Interesting topic. I can see how it is a term that also can get kind of caught up in this whole more GTH descriptive path which for better or worse I guess is a sort of holistic approach almost - which when tea has a lot of factors going in to it before it winds up in your hands can be positive, but there is also focus around things personally I don't think matter in all cases. Actual cleanliness of storage (ie not getting pissed on by rats) is one thing, but I feel some people use it to imply also things around the source material that often times may not be genuinely knowable or provable especially for aged teas like if plants are grown from seed, if a garden is actually located in a particular 'cleaner' (there we go again...) area over another... you can start to split hairs really quickly. Is modern factory tea clean and older production methods not? Is a factory liu bao fermented and cooked in steel containers clean and traditional basket packing less clean just because someone finds a pebble in their tea?

I guess for me when I use the term or think about it I'm thinking in terms of storage - although that is also really hard to describe and clean to me means maybe not clean to someone else.
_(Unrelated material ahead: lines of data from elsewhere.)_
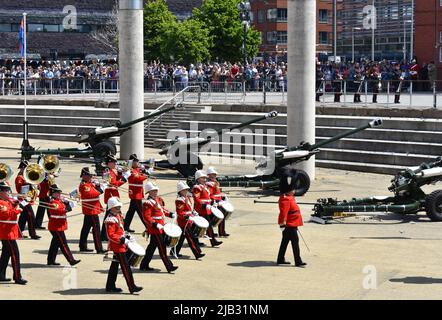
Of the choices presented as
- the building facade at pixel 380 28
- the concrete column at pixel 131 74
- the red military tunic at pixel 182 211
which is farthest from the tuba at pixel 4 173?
the building facade at pixel 380 28

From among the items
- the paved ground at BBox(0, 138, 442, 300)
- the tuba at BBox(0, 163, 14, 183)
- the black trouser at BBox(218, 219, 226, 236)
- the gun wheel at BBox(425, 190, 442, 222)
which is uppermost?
the tuba at BBox(0, 163, 14, 183)

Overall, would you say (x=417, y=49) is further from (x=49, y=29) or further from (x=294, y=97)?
(x=49, y=29)

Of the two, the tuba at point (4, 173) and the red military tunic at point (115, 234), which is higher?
the tuba at point (4, 173)

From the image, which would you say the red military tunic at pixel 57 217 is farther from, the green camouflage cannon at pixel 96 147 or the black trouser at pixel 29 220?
the green camouflage cannon at pixel 96 147

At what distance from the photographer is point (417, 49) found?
162 ft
Like a humid stored tea can still be clean in that it isn't all nasty moldy, the tea isn't brewing up all murky or cloudy, no noticeably off or unpleasant tastes, doesn't catch or irritate the throat, doesn't irritate the stomach, no haunted qi... but someone else might find the humid character or a tea with a little bit of white frost to be not clean although I'd consider that more a matter of personal taste since properly developed hoarfrost isn't mold if I have understood that process correctly. At the same time something I might be inclined to think wasn't clean in a pesticide sense because of how it made me feel could also be just how my body reacts to teas it doesn't like - un-roasted TGY for example makes me feel awful even ones I have gotten from good trustworthy sources.
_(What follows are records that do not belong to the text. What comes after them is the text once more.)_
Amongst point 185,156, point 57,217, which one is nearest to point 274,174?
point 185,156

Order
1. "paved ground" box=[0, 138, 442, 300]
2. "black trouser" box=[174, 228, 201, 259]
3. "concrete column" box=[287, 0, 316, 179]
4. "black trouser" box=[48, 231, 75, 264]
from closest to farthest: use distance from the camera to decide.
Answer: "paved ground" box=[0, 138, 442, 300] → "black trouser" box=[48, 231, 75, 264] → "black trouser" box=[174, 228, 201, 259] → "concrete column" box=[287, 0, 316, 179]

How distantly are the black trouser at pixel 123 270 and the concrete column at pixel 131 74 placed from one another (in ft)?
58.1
I've had older teas that were also clearly stored quite dry for a long time that I'd also classify as not having been 'clean' because even if it wasn't moldy or visibly off in any way while dry the liquor was cloudy and muddy. One particular example was still drinkable without any consequence or without being gross, but I certainly wouldn't call it good or clean. Whether this was the result of some point of the storage, or bad processing, bad initial material, whatever... chances of me finding out or knowing all of that info about a 40 year old tea is slim to none unless it came straight from the original collector/buyer and ultimately it doesn't even matter in such a case- the tea was bad I'm not going to buy it or drink it again.